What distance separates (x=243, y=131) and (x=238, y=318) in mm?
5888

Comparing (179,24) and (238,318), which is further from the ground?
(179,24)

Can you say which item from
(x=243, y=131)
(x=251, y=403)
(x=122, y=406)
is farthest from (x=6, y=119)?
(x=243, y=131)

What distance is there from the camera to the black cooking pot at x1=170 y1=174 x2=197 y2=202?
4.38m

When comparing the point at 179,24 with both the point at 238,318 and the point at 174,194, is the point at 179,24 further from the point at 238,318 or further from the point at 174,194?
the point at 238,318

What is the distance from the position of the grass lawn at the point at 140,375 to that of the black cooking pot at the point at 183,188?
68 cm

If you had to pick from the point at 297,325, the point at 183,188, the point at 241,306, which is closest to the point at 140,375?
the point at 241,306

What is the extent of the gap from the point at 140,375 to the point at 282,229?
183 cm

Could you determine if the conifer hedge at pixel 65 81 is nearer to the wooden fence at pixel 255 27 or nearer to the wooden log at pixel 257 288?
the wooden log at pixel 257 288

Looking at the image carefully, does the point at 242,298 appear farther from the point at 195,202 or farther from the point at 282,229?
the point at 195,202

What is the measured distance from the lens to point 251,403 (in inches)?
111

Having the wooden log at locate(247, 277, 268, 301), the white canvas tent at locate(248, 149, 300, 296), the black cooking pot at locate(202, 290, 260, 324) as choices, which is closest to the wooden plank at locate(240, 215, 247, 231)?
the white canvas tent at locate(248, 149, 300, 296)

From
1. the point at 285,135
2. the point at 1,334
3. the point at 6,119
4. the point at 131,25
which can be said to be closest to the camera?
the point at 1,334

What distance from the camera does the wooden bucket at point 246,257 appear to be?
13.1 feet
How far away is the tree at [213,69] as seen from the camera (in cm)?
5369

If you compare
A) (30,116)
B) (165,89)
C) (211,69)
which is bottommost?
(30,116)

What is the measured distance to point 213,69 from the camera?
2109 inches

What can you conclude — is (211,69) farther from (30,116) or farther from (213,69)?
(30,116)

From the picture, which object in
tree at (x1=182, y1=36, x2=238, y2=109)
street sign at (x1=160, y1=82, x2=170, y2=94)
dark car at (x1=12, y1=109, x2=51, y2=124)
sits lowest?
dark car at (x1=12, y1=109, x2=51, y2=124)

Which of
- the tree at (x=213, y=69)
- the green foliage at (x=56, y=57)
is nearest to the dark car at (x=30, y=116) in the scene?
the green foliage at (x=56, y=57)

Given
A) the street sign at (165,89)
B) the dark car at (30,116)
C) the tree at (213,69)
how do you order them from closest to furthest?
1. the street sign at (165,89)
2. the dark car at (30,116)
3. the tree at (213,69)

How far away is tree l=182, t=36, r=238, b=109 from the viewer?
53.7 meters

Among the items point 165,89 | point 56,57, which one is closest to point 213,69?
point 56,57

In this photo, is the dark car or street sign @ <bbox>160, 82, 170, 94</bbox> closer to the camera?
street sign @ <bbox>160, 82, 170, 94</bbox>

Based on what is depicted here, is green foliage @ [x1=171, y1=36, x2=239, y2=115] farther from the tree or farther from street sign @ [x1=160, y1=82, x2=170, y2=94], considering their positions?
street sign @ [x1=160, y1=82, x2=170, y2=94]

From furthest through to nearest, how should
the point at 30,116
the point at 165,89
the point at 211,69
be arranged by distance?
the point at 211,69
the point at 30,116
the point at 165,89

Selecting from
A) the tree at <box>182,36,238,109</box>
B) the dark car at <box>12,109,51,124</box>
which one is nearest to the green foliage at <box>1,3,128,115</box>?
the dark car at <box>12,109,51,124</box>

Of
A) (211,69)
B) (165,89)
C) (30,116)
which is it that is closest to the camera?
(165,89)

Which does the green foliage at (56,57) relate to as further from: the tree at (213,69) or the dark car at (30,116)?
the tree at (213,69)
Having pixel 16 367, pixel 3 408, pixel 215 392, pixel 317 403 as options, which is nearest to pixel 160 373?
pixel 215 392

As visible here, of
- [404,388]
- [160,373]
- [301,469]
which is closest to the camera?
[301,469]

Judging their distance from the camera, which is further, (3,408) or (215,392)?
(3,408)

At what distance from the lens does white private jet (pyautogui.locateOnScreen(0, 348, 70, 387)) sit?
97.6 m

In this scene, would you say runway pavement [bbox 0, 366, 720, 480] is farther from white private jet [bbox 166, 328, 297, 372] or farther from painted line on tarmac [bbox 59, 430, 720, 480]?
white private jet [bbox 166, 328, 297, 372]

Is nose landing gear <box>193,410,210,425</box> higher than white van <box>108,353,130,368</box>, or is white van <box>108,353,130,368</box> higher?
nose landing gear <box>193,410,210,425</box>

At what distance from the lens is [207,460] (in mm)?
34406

-.-.-

-- TO DO --
Reproduce verbatim the items above, starting with the line containing "In this scene, would" and running through the last line of the items.

-- FULL OUTPUT --
In this scene, would you say runway pavement [bbox 0, 366, 720, 480] is farther from white private jet [bbox 166, 328, 297, 372] or farther from painted line on tarmac [bbox 59, 430, 720, 480]?
white private jet [bbox 166, 328, 297, 372]

Is nose landing gear <box>193,410,210,425</box> higher than white van <box>108,353,130,368</box>, or is white van <box>108,353,130,368</box> higher?
nose landing gear <box>193,410,210,425</box>

At what distance from the lens is [207,460] (in mm)?
34406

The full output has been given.